TASK REQUIREMENTS
Can you write out the whole listing exactly?

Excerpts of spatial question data
------------------------------------------------------------------------

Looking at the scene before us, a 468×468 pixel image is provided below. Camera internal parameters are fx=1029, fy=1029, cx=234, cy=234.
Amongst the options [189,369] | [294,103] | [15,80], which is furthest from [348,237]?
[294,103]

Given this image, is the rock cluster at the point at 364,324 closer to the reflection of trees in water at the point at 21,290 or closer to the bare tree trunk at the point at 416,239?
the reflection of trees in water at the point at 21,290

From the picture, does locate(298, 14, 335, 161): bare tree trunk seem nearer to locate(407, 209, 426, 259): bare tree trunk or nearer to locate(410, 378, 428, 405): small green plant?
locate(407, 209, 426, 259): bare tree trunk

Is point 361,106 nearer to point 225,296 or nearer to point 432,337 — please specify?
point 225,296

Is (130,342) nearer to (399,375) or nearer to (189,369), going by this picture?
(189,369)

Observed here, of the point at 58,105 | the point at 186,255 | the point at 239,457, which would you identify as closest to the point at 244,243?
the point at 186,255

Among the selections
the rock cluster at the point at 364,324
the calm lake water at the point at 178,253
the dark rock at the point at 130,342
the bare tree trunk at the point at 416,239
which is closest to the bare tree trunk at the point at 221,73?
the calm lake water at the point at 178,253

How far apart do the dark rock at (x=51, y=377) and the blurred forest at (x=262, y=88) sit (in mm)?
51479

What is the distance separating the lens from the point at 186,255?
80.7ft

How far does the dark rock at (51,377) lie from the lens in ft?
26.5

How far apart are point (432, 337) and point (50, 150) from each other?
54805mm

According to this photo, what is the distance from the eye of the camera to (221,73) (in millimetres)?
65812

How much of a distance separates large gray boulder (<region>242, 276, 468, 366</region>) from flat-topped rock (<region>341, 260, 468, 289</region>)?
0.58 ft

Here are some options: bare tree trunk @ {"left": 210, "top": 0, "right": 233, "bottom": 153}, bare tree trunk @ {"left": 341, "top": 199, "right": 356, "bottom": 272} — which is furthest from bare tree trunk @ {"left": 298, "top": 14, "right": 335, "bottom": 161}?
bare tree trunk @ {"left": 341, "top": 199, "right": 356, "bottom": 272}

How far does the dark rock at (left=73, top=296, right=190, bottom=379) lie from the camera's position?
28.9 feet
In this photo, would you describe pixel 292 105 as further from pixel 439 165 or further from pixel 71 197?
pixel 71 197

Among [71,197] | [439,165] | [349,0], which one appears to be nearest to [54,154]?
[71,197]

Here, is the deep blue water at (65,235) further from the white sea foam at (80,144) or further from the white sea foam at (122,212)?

------------------------------------------------------------------------

RESULT OF THE EXERCISE
Looking at the scene before us, a 468×468 pixel image is provided below. Camera internal parameters are fx=1029, fy=1029, cx=234, cy=234.
Amongst the options [189,369] | [294,103] | [15,80], which is furthest from [348,237]?
[294,103]

Given this image, is the rock cluster at the point at 364,324 closer to the reflection of trees in water at the point at 21,290 or closer to the bare tree trunk at the point at 416,239?
the reflection of trees in water at the point at 21,290

From the picture, does locate(298, 14, 335, 161): bare tree trunk seem nearer to locate(407, 209, 426, 259): bare tree trunk or nearer to locate(410, 378, 428, 405): small green plant?
locate(407, 209, 426, 259): bare tree trunk

Is point 361,106 nearer to point 225,296 or nearer to point 432,337 — please specify?
point 225,296

Is (130,342) nearer to (399,375) or nearer to (189,369), going by this picture?
(189,369)

Observed here, of the point at 58,105 | the point at 186,255 | the point at 239,457, which would you identify as closest to the point at 244,243?
the point at 186,255

Among the selections
the rock cluster at the point at 364,324
the calm lake water at the point at 178,253
the dark rock at the point at 130,342
the bare tree trunk at the point at 416,239
which is closest to the bare tree trunk at the point at 221,73?
the calm lake water at the point at 178,253

How far apart do the dark rock at (x=51, y=377) and the blurred forest at (x=262, y=88) sit (in mm)?
51479

What is the distance separating the lens from the point at 186,255?
80.7ft

How far does the dark rock at (51,377) lie from the lens in ft?
26.5

How far apart are point (432, 337) and point (50, 150) from each other?
54805mm

According to this photo, what is the distance from the eye of the camera to (221,73) (in millimetres)?
65812

How much of a distance separates large gray boulder (<region>242, 276, 468, 366</region>) from flat-topped rock (<region>341, 260, 468, 289</region>)?
0.58 ft

Here are some options: bare tree trunk @ {"left": 210, "top": 0, "right": 233, "bottom": 153}, bare tree trunk @ {"left": 341, "top": 199, "right": 356, "bottom": 272} — which is furthest from bare tree trunk @ {"left": 298, "top": 14, "right": 335, "bottom": 161}?
bare tree trunk @ {"left": 341, "top": 199, "right": 356, "bottom": 272}

How far does the dark rock at (left=73, top=296, right=190, bottom=379) lie from the camera's position?
28.9 feet
In this photo, would you describe pixel 292 105 as further from pixel 439 165 or further from pixel 71 197?
pixel 71 197

Among [71,197] | [439,165] | [349,0], which one appears to be nearest to [54,154]?
[71,197]

Here, is the deep blue water at (65,235) further from the white sea foam at (80,144) or further from the white sea foam at (122,212)?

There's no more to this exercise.